When she was done she pressed her nose against her upper forearm and sniffed it. "Do you smell that?" She asked Maria who had been watching in silence.

"No," came the response, abrupt and spoken in a manner which signalled that further conversation was not an option.

She wiggled into the coarse company-issued sack dress that irritated the skin at the back of her neck. "Thank you for the blanket," she said while scratching her neck. She picked up the blanket. It was grey threadbare. She unfurled it and wrapped it around her body while eyeing her unresponsive onlooker. "And the clothes and the water."

Maria nodded and stepped closer. She bent to collect the bucket and the clothes.

"Talk to me." Maria did not react. "Please." She put her hand on Maria's shoulder. "At least tell me what happens next."

"Convicts work on the island."

"Island?"

"Yes."

"Why an island?"

"As punishment."

"Is it good or bad?"

"Not good"

"How long have you been here?"

"Four years.

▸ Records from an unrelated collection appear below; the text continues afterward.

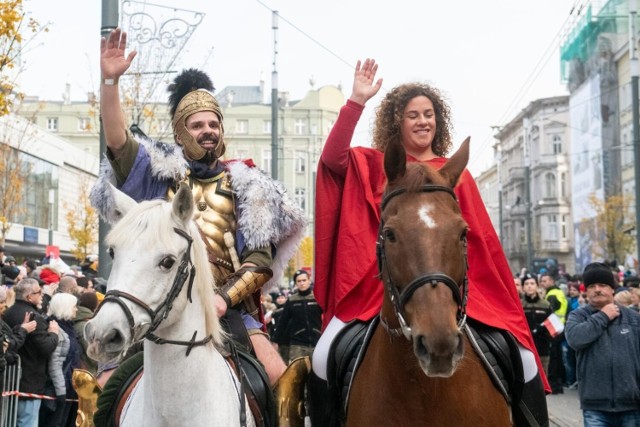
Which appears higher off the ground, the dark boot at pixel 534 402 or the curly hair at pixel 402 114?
the curly hair at pixel 402 114

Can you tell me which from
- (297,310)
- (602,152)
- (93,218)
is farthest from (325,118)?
(297,310)

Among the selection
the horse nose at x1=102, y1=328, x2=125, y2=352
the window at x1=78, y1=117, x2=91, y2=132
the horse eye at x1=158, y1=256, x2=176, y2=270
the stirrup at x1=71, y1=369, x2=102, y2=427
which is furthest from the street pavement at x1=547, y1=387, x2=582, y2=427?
the window at x1=78, y1=117, x2=91, y2=132

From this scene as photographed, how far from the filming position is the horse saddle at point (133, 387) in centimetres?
538

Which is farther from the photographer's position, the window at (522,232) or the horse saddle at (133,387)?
the window at (522,232)

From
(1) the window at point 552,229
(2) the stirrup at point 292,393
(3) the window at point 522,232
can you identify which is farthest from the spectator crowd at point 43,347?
(3) the window at point 522,232

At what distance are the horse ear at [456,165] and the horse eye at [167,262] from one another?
1391mm

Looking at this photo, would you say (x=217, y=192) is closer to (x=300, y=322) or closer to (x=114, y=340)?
(x=114, y=340)

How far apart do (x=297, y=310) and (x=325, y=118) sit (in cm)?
7845

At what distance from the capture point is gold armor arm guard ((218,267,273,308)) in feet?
18.3

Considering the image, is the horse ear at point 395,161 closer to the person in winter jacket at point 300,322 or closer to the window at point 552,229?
the person in winter jacket at point 300,322

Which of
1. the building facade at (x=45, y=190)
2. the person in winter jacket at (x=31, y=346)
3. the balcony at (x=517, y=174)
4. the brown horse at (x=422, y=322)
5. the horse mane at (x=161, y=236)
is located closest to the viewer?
the brown horse at (x=422, y=322)

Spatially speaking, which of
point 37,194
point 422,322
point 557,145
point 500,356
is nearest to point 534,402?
point 500,356

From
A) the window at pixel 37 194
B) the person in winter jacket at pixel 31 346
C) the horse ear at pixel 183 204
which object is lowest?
the person in winter jacket at pixel 31 346

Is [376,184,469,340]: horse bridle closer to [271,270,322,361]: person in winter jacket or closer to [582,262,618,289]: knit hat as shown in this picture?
[582,262,618,289]: knit hat
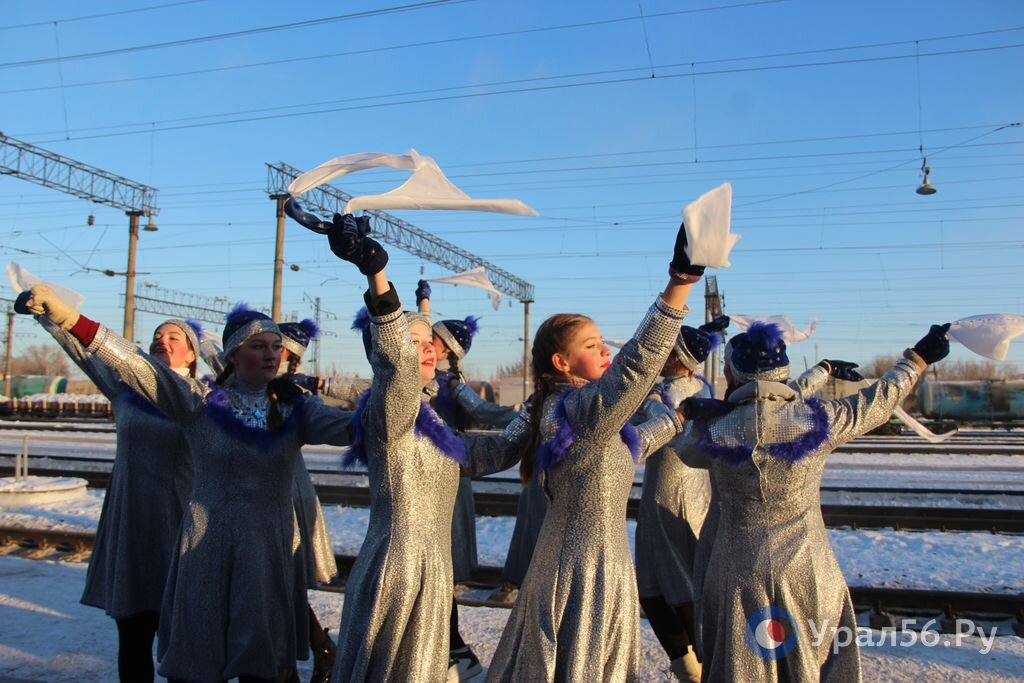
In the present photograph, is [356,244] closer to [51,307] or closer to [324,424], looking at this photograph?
[324,424]

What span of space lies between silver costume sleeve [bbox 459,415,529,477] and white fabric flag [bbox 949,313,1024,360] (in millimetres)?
2001

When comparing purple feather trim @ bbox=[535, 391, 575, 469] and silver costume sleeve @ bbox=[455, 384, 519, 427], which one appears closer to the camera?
purple feather trim @ bbox=[535, 391, 575, 469]

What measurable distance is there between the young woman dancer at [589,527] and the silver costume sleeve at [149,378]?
1550mm

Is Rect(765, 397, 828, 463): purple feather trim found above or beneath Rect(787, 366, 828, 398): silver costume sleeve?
beneath

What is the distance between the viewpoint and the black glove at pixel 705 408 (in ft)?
10.6

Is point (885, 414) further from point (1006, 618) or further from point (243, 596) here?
point (1006, 618)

Five. I lost track."

The evasive eyes and dead expression unsettled Susanna. "You are from Bengal, like me," she tried once more.

"I must go."

"Talk to me..."

"I am not allowed to talk. Not to you. I must go."

"This ear will not heal if I do not keep it clean. I used my urine... Please, I need more clean water. For my ear."

"I must ask Catrijn." She picked up the dirty water and the clothes. "I will be back."

"Thank you."

She knocked on the door and a soldier let her out.

After a while she returned. "Sorry. Not one drop more."

"This ear... I must clean it."

"Groote Catrijn said not one drop more. Sorry-"

"That's okay, but promise me one thing-"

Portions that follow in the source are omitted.